§ Exercise aim: Starting at the line that contains "site MAD_S2_MAD05, 3-frame burst.", transcribe every remaining line of the entries exactly, including the last one.

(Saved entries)
*** Block opens ***
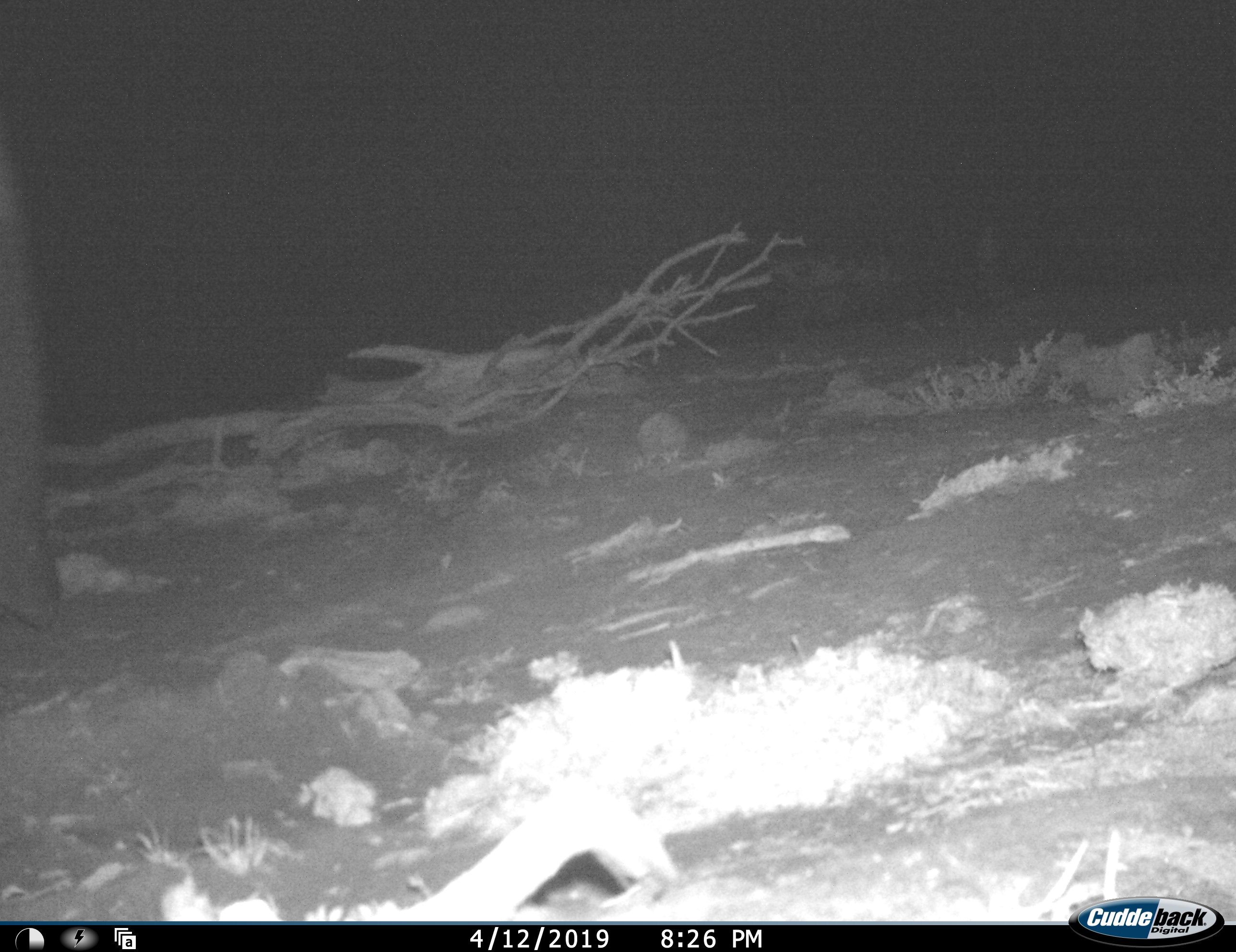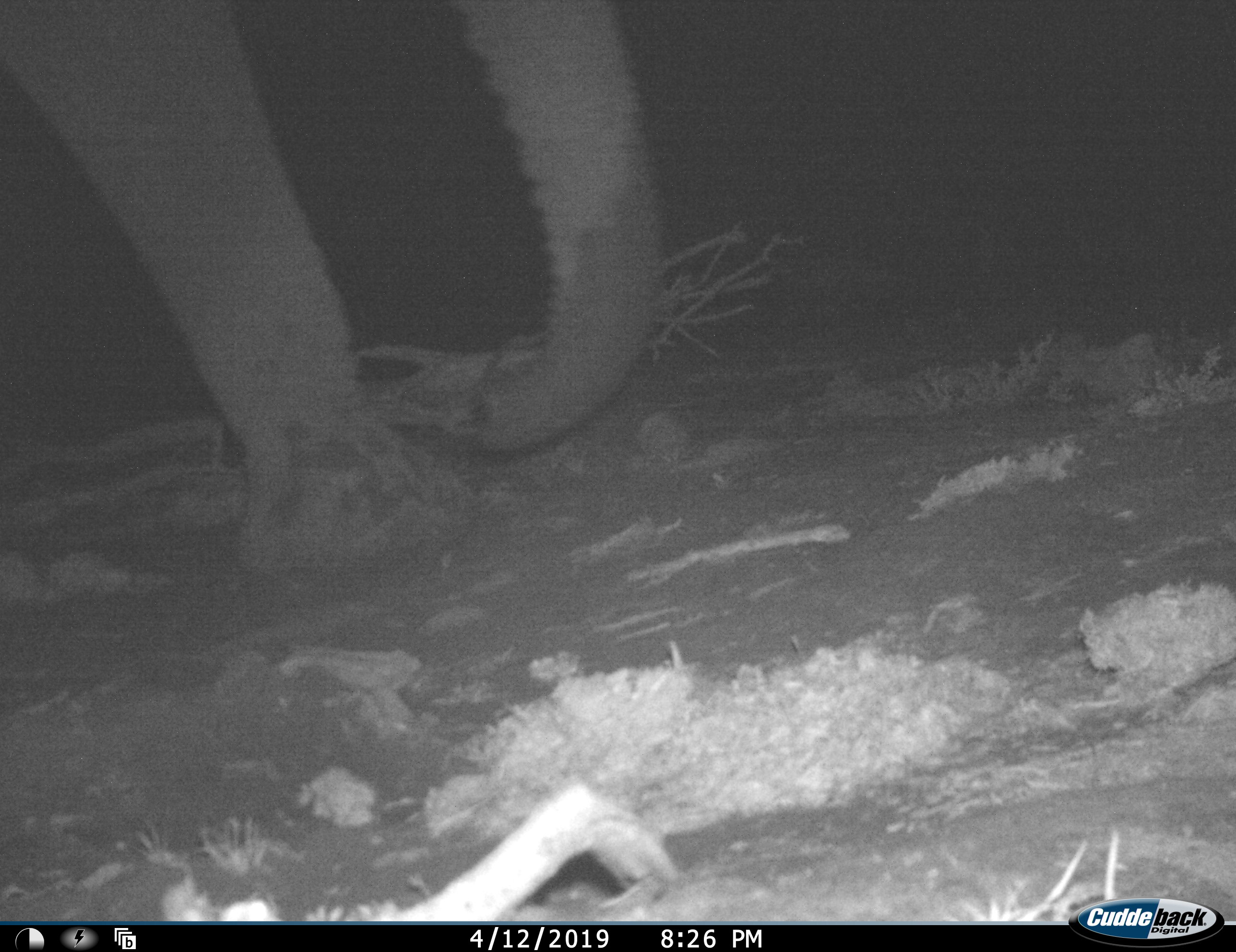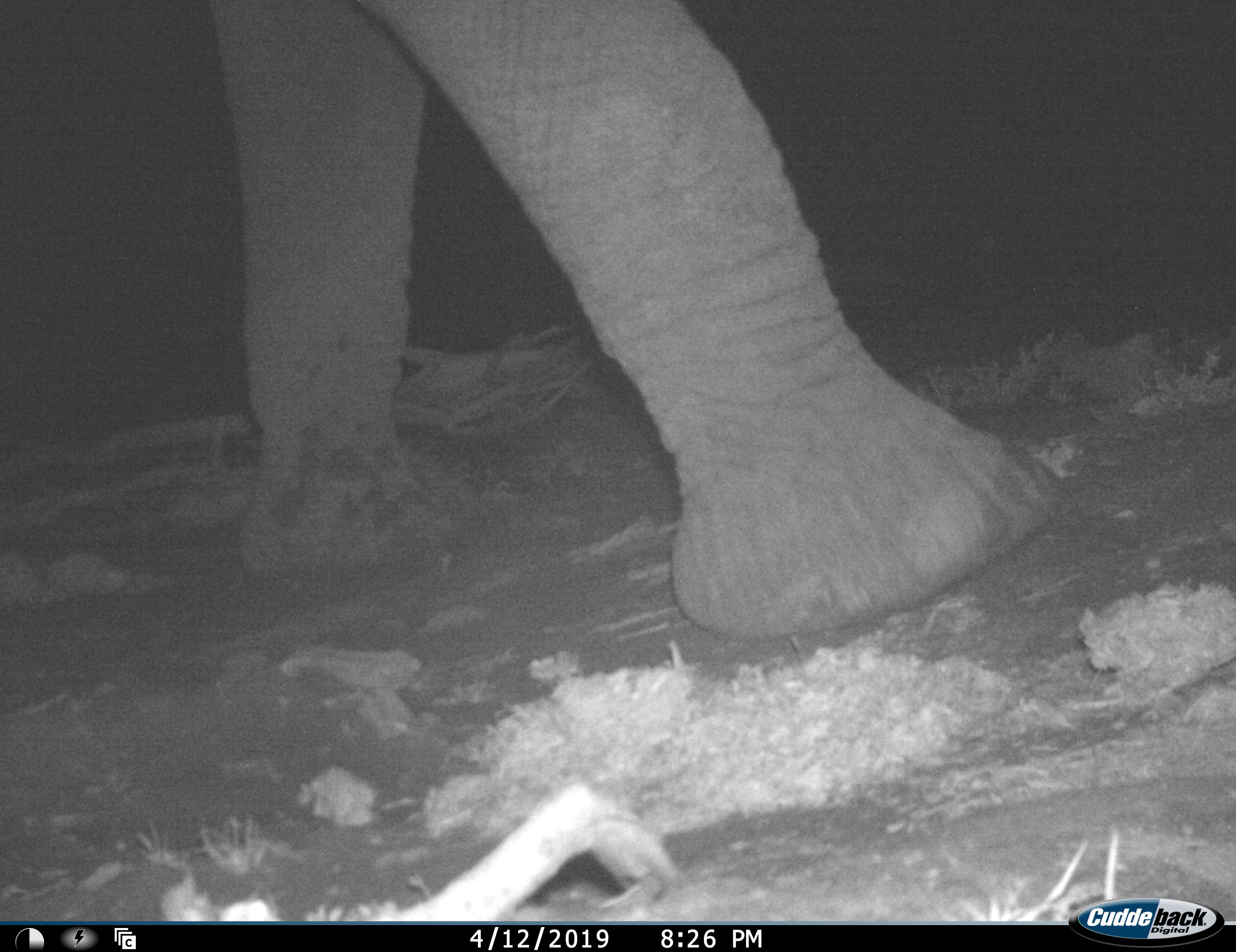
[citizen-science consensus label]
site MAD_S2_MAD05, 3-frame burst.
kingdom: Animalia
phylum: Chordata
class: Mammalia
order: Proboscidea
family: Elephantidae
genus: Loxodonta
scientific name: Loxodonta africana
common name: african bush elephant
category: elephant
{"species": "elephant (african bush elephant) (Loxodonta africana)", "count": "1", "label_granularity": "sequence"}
*** Block closes ***
§ Solution for this exercise:
site MAD_S2_MAD05, 3-frame burst.
kingdom: Animalia
phylum: Chordata
class: Mammalia
order: Proboscidea
family: Elephantidae
genus: Loxodonta
scientific name: Loxodonta africana
common name: african bush elephant
category: elephant
{"species": "elephant (african bush elephant) (Loxodonta africana)", "count": "1", "label_granularity": "sequence"}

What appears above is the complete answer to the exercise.